The idea came a long time ago, I just had a picture in my mind of 2 guys talking, one is a boss type and the other is a goof-type.  The boss has given an order and is trying to make certain that the goof understands him, using a list of confirmers like "you got it?" "you catch my drift?" "you see what I mean?" etc. etc. on and on.  And then the boss realizes that the goof, despite his acknowledgements, really has no idea what the boss is talking about.

So for the film I had to set up a situation: some important papers urgently need to be signed across town.

Once I set the camera up, I had to figure out how to bring Pat into the scene once the action is underway.  At the last minute I figured that it might just be a distraction to call her character ("Lennon") in, so I had her sitting there while the Boss is chatting on the phone.  The whole time, the Boss is apparently unaware that "Lennon" is sitting not two feet away from him, judging by his flinch.  By the way, "Lennon", "Trivits" and "Ogden" are the last names of three of my closest friends from way back when.

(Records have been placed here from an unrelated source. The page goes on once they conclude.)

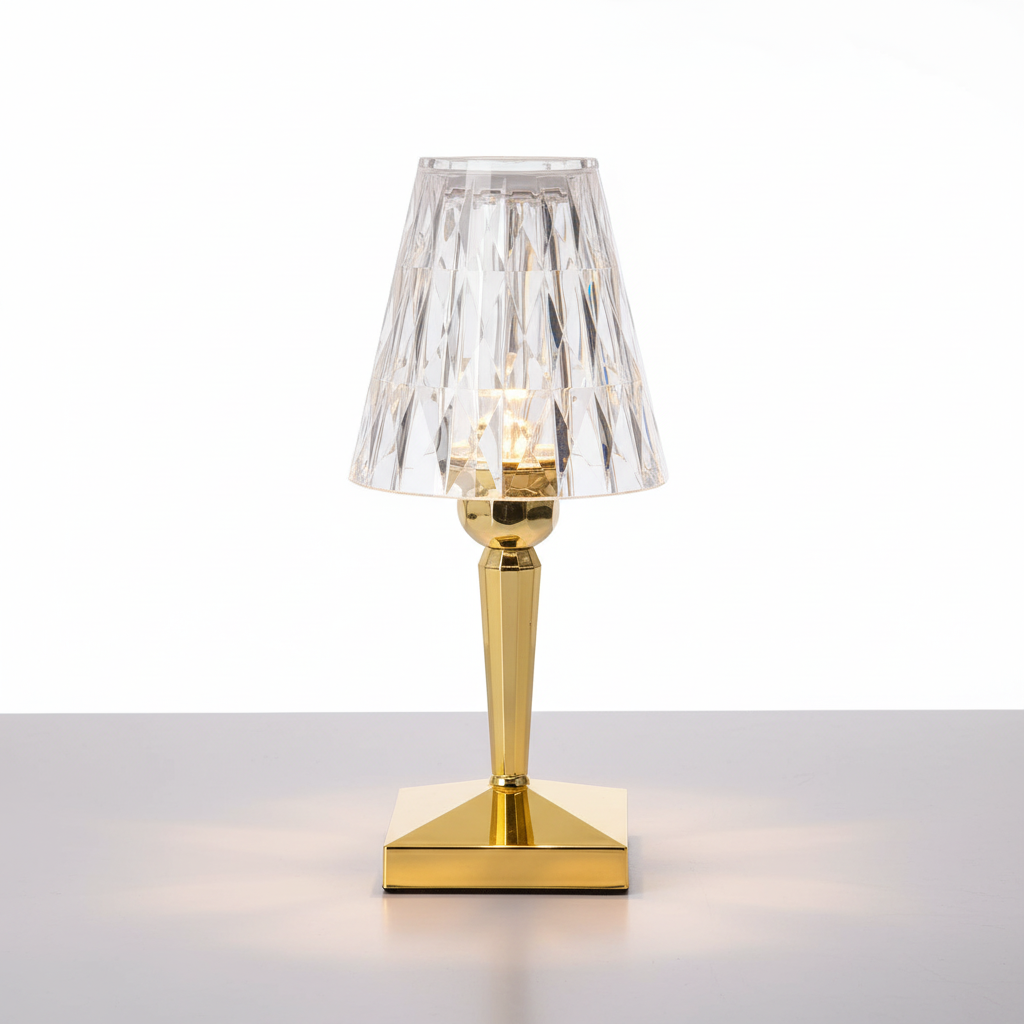 Schimmernde Kristalloptik Lampe für glamouröses Licht, perfekte Dekoration für jedes Zimmer.
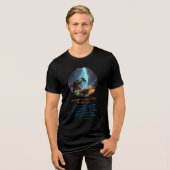 Gummy Worm Cave Mining - Realistisch Tri-Blend Shirt (Voorkant volledig)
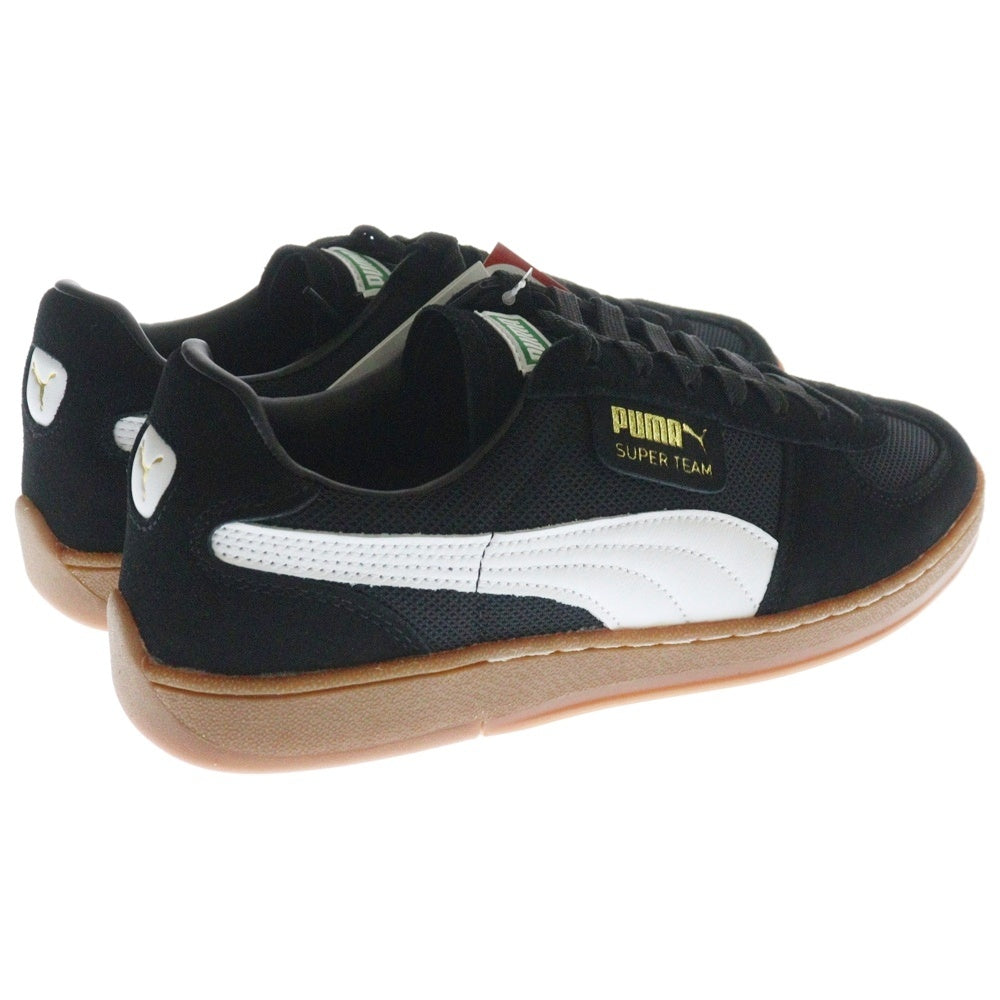 PUMA(プーマ) SUPER TEAM OG スーパーチーム OG スウェードローカットスニーカー ブラック/ホワイト US9/27cm 390424-08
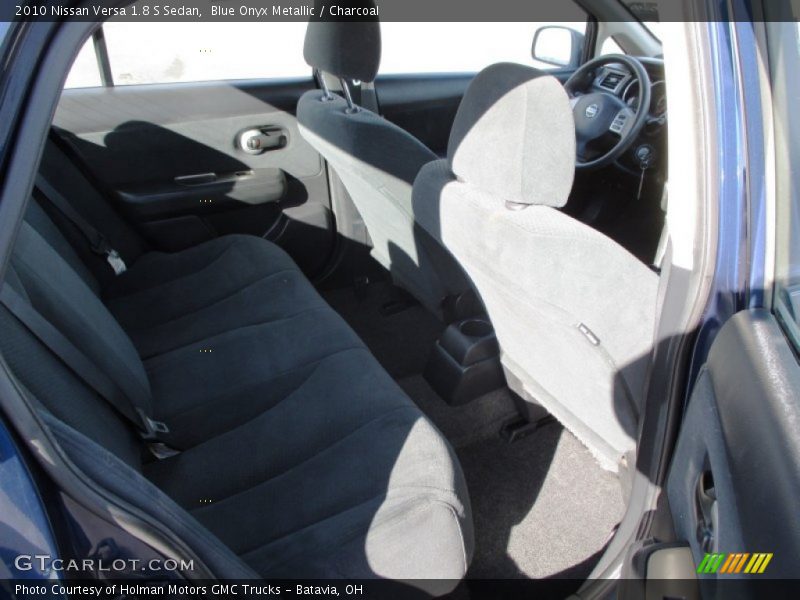 Blue Onyx Metallic / Charcoal 2010 Nissan Versa 1.8 S Sedan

This was Patty's first acting gig!  Of course all we see is the back of her head.  I had to direct her when to nod and then when to shake.  My mother still teases her about it, that it's no good just to have the back of your head in a film!

Anyway, I thought it turned out OK.  Short piece of business.

Baby's first Blog!

Hi guys, now that it is no longer in style, I figured I'd set up a blog!  YAY!!!

A little about myself, I decided to be an actor about two years ago.  Unlike most anything else, if you have the guts and desire, you can pretty much start acting today.  Getting paid for it is another thing.

What I think I'll do for now is to post up my Youtube videos and talk about them here.  Who knows what else but I can promise you that first and foremost I want to entertain you.  I don't want to whine bitch and moan about things that none of us have any control over.  If I can get you to expel one little laugh out into the universe, I'll consider that an accomplishment.  I can't guarantee that every time, but that's what I'd like.

I'm sure there will be other things I talk about on here that may or may not be of interest to you.  For example, I also like motorcycles, so maybe once in a while I'll post something that I think is interesting.  Who knows?